Des jeunes filles royalistes, qui furent plus tard exécutées, et que la poésie a glorifiées comme des martyres, insultèrent au dévouement des défenseurs de Verdun, en apportant, vêtues de blanc, avec la bannière de leur confrérie en tête, des couronnes au roi de Prusse, vainqueur sans combat, maître de la ville par la trahison.
Verdun, comme Longwy, méritait d'être désormais appelée la ville des lâches.
La frontière était dégarnie, la route de Paris ouverte, et les armées d'Autriche et de Prusse n'avaient plus qu'à marcher sur la capitale afin de lui infliger le châtiment exemplaire promis par Brunswick.
Aucune forteresse, aucune armée, aucune résistance ne pouvait, pensaient les royalistes dans l'ivresse de l'espérance, arrêter la course victorieuse des alliés. On n'avait pas prévu le Moulin de Valmy.
La garnison de Verdun avait été admise aux honneurs de la guerre.
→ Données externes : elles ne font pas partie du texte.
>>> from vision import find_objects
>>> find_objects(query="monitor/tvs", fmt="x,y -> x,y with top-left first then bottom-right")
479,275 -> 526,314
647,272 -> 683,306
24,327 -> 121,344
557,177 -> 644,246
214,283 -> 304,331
Elle défila avec armes et bagages.
Lefebvre, promu capitaine, fut dirigé avec le 13e d'infanterie légère sur l'armée du Nord.
Catherine Lefebvre avait emmené avec elle la petite Alice, que la folie de sa mère faisait orpheline.
Elle la coucha dans la carriole, à côté du petit Henriot, enchanté de retrouver sa jeune camarade de Verdun, puis elle dit à Lefebvre avec un bon sourire, en lui montrant ces deux têtes blondes endormies:
—Dis donc, mon homme, ça nous fait déjà deux enfants que la patrie nous envoie, est-ce que ça ne te donne pas un peu de honte?